Annemle vedalaşıp evden çıktım. Belki diğer insanlara göre deli ama bana göre gayet tarz bir şekilde, ağaçlarla süslenmiş yolda yürümeye başladım. Okula giderken hep buradan geçiyorum. Okula gitmeyi pek sevmem ama okulun kendisini çok severim. Neden mi? Her defasında hiç beklemediğim bir anda arkamdan korna basılmasına alışık değilim. Oysa öğrenmeyi çok severim. Araç sokağında kaldırım olmadığı için yolun ortasında yürüyen bir artistmişim gibi görünüyorum.
Bütün gün okulda korkularımdan kurtulma düşüncesiyle dolaştım. Okulda herkes bunu konuşuyordu zaten. Tuğba matematik dersi korkusundan, Meryem yükseklik korkusundan, Ali de dayak yeme korkusundan kurtulacağınaçok seviniyordu. Osman ormanda ayıların karşısına çıkmayı düşünüyordu. Her şey çok güzel olacağa benziyordu. Fakat ufak bir sorun vardı, ben tedavi için nasıl aşı olacaktım.

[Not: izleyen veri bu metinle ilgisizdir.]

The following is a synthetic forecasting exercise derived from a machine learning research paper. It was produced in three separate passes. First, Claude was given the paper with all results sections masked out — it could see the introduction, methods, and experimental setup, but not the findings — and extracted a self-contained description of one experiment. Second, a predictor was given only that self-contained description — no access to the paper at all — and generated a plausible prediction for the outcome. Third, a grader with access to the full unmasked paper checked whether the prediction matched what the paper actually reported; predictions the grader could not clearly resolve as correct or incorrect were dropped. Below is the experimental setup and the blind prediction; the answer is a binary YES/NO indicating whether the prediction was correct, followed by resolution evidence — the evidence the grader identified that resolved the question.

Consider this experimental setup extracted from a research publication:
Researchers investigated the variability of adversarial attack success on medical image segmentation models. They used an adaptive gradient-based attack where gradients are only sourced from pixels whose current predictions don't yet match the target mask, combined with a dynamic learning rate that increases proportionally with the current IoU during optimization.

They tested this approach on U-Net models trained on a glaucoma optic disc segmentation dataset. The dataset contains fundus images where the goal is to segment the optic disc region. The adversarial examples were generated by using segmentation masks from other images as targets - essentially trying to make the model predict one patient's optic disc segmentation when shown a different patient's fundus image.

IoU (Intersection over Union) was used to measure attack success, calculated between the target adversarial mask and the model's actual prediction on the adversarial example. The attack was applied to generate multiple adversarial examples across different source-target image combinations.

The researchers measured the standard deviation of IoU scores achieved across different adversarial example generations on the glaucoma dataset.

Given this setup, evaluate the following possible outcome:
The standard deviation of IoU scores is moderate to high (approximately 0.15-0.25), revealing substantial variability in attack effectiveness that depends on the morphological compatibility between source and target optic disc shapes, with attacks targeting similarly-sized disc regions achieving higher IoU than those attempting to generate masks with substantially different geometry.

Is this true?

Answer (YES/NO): NO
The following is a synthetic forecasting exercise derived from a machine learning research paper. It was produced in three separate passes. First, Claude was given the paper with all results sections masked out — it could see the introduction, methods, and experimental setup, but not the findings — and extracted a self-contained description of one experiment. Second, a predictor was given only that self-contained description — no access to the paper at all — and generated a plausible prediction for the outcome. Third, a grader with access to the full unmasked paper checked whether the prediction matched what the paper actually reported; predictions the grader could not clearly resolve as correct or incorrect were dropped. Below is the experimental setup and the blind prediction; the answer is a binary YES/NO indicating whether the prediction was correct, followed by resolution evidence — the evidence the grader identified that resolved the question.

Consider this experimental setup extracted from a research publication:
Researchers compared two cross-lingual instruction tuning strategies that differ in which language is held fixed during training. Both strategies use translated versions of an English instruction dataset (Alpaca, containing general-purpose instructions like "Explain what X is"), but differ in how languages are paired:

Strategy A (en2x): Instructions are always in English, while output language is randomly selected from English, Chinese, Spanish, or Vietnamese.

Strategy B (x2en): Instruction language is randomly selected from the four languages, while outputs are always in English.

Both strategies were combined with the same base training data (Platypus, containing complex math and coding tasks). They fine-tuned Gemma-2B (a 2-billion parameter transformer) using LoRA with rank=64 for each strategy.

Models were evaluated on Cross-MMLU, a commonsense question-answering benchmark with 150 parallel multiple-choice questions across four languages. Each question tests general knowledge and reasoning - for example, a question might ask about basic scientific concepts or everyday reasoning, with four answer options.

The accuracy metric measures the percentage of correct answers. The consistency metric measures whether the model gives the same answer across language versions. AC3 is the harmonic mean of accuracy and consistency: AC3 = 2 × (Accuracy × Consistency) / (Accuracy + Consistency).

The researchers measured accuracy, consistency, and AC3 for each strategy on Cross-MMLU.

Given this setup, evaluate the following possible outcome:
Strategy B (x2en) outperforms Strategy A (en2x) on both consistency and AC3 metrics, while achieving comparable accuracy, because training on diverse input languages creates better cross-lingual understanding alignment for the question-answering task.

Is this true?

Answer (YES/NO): YES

Çünkü aşı olmaktan çok korkuyordum. Kısa sürede herkes bu aşıyı kendine yaptırdı. Artık korku diye bir duygu yoktu. İnsanlar sokaklarda köpeklerden korkmadan dolaşabiliyor, havadan atılan kimyasallara aldırış etmiyor ve haberlerde çıkan olaylardan etkilenmiyorlardı. Halk çok daha mutlu görünüyordu. Yalnız ilginç olaylar yaşanmaya başladı. İnsanlar artık suç işlemekten ve hapse girmekten korkmuyordu. Osman gibi vahşi hayvanların karşısına çıkıp adrenalin yaşamak isteyip saldırıya uğrayanlar oldu. Utanmaktan da korkmadıkları için ahlaki sorunlar ortaya çıktı. İnsanlar birbirlerinin canını yakmaktan da korkmaz oldu. Hayat eskisinden daha korkunç bir hâle geldi. Suç oranı arttı ve hapishaneler suçlularla doldu. Uygulanan tedavinin çok yanlış olduğuna karar verildi.
Korkmamak güzeldi fakat işlerin bu hale geleceği hiç tahmin edilmemişti. Devlet yeni bir tedaviyle insanları eski durumlarına döndürmeye başladı. Korku duygusunun hayatımızdaki önemi anlaşıldı. Korkmak insanları kötü işler yapmaya karşı frenler. Pijamalarımı giydim. Işığı kapattım. Karanlıktan biraz korktum ama aldırış etmedim. Saat 09.00’u gösteriyordu. Gözlerimi kapattım.